__What you should do__
Reproduce exactly the lines from the one containing "Among pixel 84" through the end of the listing, minus the pictures.
= = =
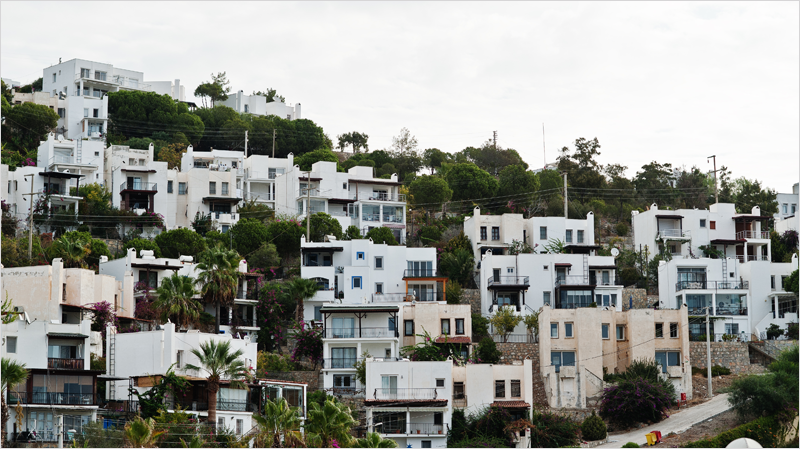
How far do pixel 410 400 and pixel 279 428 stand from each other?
11.1 metres

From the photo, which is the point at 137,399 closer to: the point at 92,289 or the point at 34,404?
the point at 34,404

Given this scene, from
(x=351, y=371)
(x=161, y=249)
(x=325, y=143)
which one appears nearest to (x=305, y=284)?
(x=351, y=371)

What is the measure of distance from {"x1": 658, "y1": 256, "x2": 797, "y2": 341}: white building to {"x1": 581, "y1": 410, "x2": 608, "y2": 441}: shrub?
61.2 feet

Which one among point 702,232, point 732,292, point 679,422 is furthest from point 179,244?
point 702,232

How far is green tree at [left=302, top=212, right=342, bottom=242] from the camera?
3091 inches

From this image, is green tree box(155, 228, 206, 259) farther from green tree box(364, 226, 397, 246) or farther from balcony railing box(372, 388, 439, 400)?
balcony railing box(372, 388, 439, 400)

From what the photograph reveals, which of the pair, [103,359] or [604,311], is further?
[604,311]

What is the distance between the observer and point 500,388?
186ft

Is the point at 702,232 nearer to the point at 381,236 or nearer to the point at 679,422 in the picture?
the point at 381,236

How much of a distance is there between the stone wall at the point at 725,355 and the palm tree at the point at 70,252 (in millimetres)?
39291

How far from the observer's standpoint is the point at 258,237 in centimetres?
7675

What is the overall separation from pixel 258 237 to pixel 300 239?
3.11 metres

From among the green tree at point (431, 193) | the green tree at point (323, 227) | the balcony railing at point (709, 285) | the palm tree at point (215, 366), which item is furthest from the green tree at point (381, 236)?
the palm tree at point (215, 366)

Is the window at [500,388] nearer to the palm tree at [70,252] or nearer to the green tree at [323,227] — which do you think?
the green tree at [323,227]
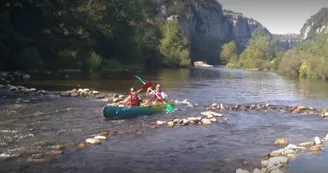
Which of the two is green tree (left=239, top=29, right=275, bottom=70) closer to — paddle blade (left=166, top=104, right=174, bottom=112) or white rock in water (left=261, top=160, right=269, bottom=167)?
paddle blade (left=166, top=104, right=174, bottom=112)

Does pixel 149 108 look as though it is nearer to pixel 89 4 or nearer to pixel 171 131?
pixel 171 131

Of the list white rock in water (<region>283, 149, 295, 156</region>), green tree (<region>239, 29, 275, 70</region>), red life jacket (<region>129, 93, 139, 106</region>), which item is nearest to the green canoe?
red life jacket (<region>129, 93, 139, 106</region>)

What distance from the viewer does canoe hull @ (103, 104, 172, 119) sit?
→ 2102 centimetres

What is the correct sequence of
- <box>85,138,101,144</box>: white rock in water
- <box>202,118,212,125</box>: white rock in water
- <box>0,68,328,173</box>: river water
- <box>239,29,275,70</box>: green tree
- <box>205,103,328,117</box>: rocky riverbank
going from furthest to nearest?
<box>239,29,275,70</box>: green tree
<box>205,103,328,117</box>: rocky riverbank
<box>202,118,212,125</box>: white rock in water
<box>85,138,101,144</box>: white rock in water
<box>0,68,328,173</box>: river water

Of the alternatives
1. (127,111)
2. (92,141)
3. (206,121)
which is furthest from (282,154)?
(127,111)

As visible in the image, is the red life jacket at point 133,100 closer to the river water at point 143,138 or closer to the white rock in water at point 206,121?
the river water at point 143,138

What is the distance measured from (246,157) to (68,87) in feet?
79.3

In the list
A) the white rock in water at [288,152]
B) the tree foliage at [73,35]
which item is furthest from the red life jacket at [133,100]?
the tree foliage at [73,35]

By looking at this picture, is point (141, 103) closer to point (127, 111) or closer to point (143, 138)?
point (127, 111)

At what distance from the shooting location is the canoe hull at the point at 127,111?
21016 millimetres

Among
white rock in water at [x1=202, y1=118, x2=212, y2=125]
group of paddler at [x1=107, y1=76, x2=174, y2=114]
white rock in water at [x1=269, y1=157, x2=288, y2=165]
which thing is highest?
group of paddler at [x1=107, y1=76, x2=174, y2=114]

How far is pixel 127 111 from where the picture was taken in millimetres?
21797

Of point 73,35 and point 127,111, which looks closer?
point 127,111

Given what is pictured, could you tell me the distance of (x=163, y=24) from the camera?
11619cm
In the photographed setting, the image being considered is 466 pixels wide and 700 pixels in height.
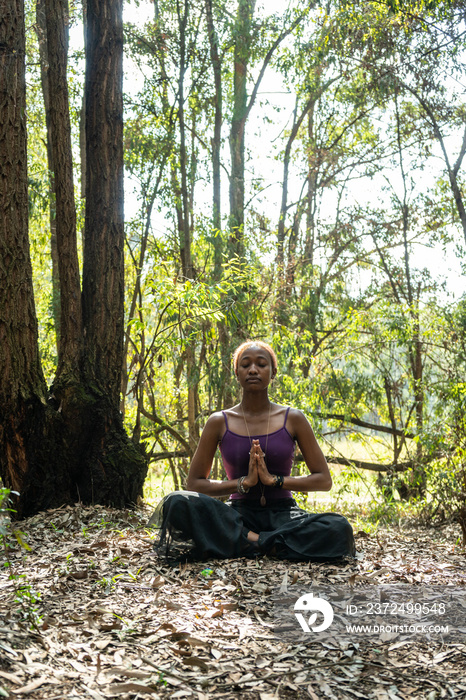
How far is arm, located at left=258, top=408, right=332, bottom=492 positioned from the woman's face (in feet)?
0.80

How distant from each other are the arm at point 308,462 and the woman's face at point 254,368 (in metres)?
0.24

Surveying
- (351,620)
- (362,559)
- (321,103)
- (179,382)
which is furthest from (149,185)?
(351,620)

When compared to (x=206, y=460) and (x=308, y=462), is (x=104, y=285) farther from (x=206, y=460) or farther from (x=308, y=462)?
(x=308, y=462)

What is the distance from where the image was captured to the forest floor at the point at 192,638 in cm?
183

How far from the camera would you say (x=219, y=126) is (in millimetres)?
8461

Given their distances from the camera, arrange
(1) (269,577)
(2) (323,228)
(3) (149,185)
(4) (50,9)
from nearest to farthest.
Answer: (1) (269,577) < (4) (50,9) < (3) (149,185) < (2) (323,228)

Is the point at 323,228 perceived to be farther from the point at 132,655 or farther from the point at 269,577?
the point at 132,655

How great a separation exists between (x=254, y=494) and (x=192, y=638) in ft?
4.57

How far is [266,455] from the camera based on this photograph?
3502 millimetres

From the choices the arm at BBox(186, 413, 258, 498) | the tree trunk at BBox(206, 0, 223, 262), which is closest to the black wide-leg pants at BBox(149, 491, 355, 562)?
the arm at BBox(186, 413, 258, 498)

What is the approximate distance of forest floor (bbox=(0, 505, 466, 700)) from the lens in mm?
1827

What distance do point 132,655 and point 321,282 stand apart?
28.6 feet
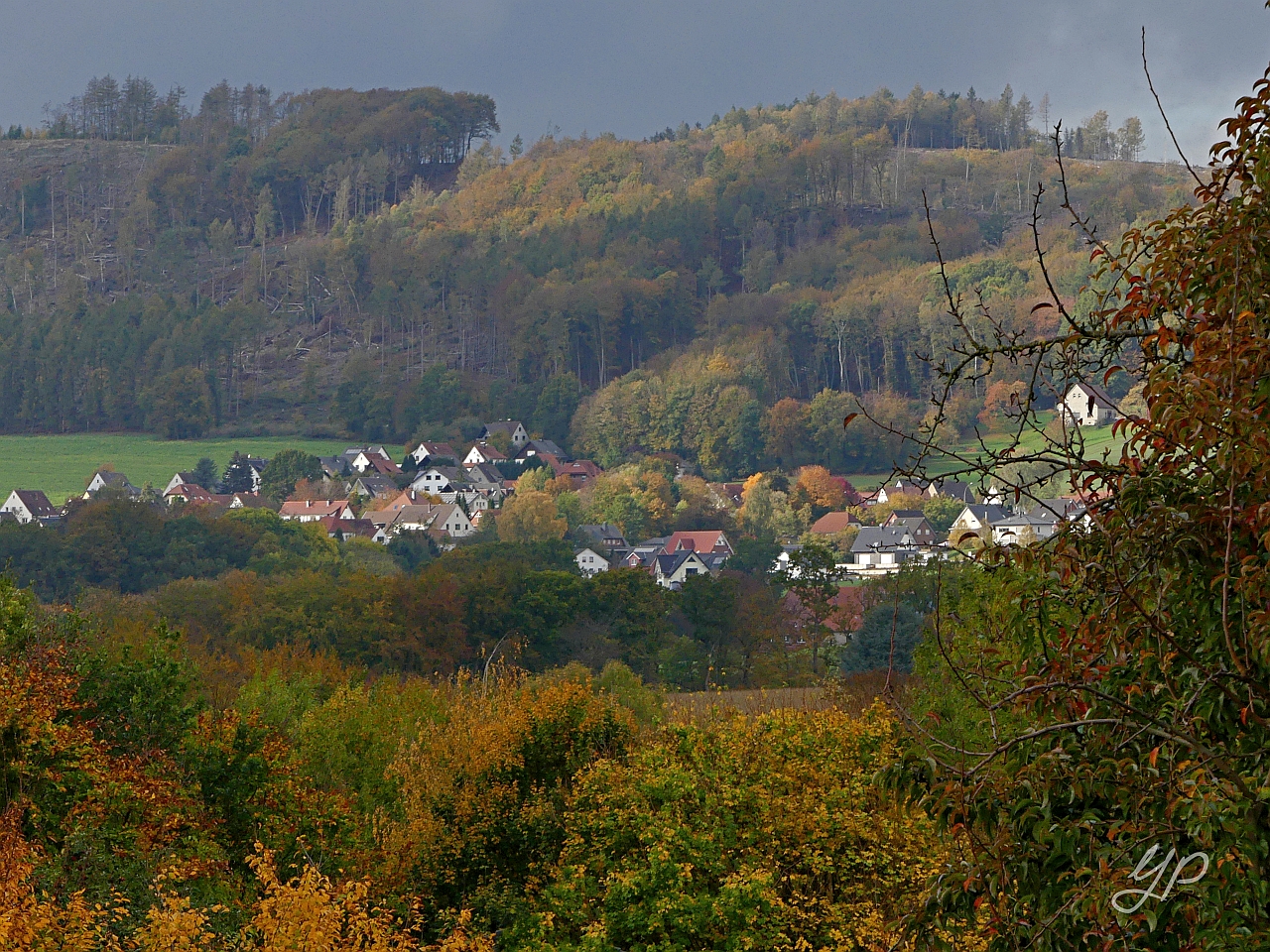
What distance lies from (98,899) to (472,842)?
279 inches

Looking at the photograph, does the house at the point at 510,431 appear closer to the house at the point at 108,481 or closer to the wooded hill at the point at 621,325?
the wooded hill at the point at 621,325

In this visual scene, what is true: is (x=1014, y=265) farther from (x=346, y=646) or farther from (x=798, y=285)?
(x=346, y=646)

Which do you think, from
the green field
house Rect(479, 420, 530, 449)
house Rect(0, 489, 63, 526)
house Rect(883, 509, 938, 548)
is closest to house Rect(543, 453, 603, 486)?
house Rect(479, 420, 530, 449)

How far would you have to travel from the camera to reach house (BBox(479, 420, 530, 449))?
154m

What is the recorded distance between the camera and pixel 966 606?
2469cm

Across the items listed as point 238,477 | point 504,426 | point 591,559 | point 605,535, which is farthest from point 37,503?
point 504,426

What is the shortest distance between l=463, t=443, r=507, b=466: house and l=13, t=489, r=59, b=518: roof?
42.7m

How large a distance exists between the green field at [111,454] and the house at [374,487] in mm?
14179

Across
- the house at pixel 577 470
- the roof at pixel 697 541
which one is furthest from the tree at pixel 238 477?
the roof at pixel 697 541

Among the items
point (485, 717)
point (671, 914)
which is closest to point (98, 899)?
point (671, 914)

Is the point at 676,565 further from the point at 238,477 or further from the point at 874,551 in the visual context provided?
the point at 238,477

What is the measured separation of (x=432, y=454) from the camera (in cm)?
14525

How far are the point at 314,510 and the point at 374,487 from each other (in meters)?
12.4

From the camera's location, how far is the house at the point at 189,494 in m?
114
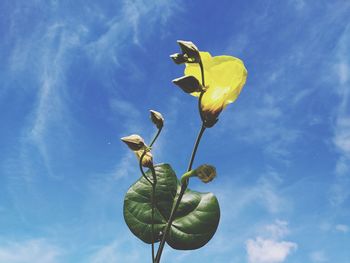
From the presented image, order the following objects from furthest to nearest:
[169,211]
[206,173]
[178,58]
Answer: [169,211]
[178,58]
[206,173]

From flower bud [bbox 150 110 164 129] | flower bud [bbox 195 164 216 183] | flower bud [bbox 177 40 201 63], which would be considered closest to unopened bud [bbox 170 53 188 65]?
flower bud [bbox 177 40 201 63]

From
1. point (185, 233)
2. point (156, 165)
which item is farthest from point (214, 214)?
point (156, 165)

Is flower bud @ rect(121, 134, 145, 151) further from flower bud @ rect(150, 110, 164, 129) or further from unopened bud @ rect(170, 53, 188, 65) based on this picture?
unopened bud @ rect(170, 53, 188, 65)

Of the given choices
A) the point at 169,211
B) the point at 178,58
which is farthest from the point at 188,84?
the point at 169,211

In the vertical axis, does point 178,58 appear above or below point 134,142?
above

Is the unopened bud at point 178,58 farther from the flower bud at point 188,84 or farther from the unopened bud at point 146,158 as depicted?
the unopened bud at point 146,158

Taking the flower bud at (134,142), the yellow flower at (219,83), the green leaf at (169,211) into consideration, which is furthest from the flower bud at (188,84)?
the green leaf at (169,211)

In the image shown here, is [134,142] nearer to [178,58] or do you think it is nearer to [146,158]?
[146,158]

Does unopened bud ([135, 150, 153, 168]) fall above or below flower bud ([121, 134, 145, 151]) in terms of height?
below

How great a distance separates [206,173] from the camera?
0.88 meters

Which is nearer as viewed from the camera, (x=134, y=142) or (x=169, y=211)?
(x=134, y=142)

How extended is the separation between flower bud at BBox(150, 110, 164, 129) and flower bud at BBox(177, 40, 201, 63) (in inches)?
5.9

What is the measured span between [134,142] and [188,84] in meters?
0.18

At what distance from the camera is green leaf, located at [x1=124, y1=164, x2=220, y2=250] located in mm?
1146
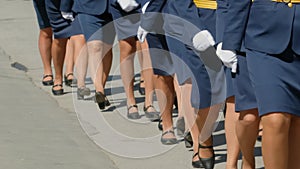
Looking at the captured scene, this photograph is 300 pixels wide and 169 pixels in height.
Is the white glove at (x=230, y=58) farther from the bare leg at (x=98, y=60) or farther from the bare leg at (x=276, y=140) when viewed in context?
the bare leg at (x=98, y=60)

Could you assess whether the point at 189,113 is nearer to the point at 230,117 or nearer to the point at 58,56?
the point at 230,117

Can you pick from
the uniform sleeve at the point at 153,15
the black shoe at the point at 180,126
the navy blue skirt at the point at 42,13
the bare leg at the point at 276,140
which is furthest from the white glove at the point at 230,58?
the navy blue skirt at the point at 42,13

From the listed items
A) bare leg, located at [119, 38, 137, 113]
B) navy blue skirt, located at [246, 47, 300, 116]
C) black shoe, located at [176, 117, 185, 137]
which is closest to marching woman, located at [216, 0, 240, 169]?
navy blue skirt, located at [246, 47, 300, 116]

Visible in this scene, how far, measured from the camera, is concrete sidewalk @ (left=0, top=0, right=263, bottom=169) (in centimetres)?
685

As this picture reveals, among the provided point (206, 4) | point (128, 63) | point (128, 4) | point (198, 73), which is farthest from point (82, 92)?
point (206, 4)

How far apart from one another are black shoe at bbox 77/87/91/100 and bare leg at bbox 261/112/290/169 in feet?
13.2

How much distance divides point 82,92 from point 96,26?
2.75 ft

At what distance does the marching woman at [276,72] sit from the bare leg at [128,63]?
3100 mm

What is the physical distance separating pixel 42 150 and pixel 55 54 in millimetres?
2367

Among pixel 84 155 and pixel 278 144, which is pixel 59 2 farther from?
pixel 278 144

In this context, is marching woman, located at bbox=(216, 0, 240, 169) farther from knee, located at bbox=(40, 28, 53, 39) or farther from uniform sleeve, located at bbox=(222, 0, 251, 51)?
knee, located at bbox=(40, 28, 53, 39)

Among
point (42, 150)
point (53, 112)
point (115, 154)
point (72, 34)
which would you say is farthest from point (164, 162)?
point (72, 34)

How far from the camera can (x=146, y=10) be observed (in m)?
7.16

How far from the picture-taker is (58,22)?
356 inches
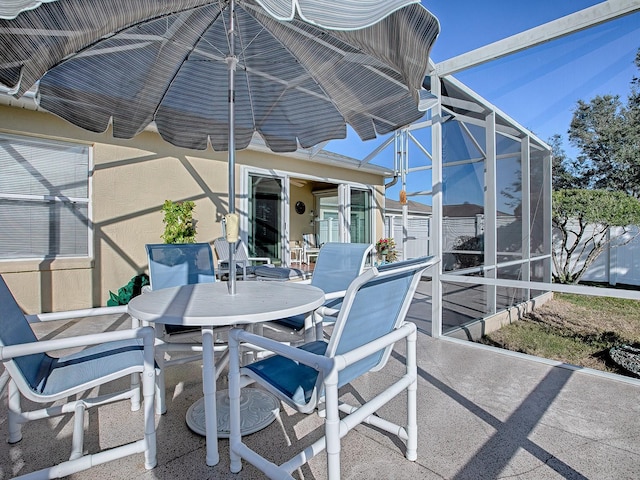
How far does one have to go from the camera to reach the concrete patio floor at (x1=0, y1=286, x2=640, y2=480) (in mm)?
1691

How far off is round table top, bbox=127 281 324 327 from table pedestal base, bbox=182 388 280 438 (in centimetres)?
73

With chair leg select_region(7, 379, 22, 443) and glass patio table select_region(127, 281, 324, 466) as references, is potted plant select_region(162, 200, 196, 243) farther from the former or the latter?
chair leg select_region(7, 379, 22, 443)

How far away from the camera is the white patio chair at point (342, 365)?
= = =
__Result for this exercise__
Among pixel 84 155 and pixel 278 144, which is pixel 59 2 farther from?
pixel 278 144

In this context, is marching woman, located at bbox=(216, 0, 240, 169) farther from knee, located at bbox=(40, 28, 53, 39) or farther from uniform sleeve, located at bbox=(222, 0, 251, 51)?
knee, located at bbox=(40, 28, 53, 39)

Among
point (42, 150)
point (53, 112)
point (115, 154)
point (72, 34)
which would you say is farthest from point (164, 162)?
point (72, 34)

How far from the camera can (x=146, y=10) be observed (in m)?
7.16

How far from the picture-taker is (58,22)?
356 inches
How far does one have to go from the camera to reach the concrete patio floor at (x1=0, y1=286, x2=640, y2=480) (in mm)?
1691

How far off is round table top, bbox=127 281 324 327 from table pedestal base, bbox=182 388 280 438 (in centimetres)?
73

With chair leg select_region(7, 379, 22, 443) and glass patio table select_region(127, 281, 324, 466) as references, is potted plant select_region(162, 200, 196, 243) farther from the former or the latter?
chair leg select_region(7, 379, 22, 443)

How far away from the camera is the white patio chair at point (342, 365)?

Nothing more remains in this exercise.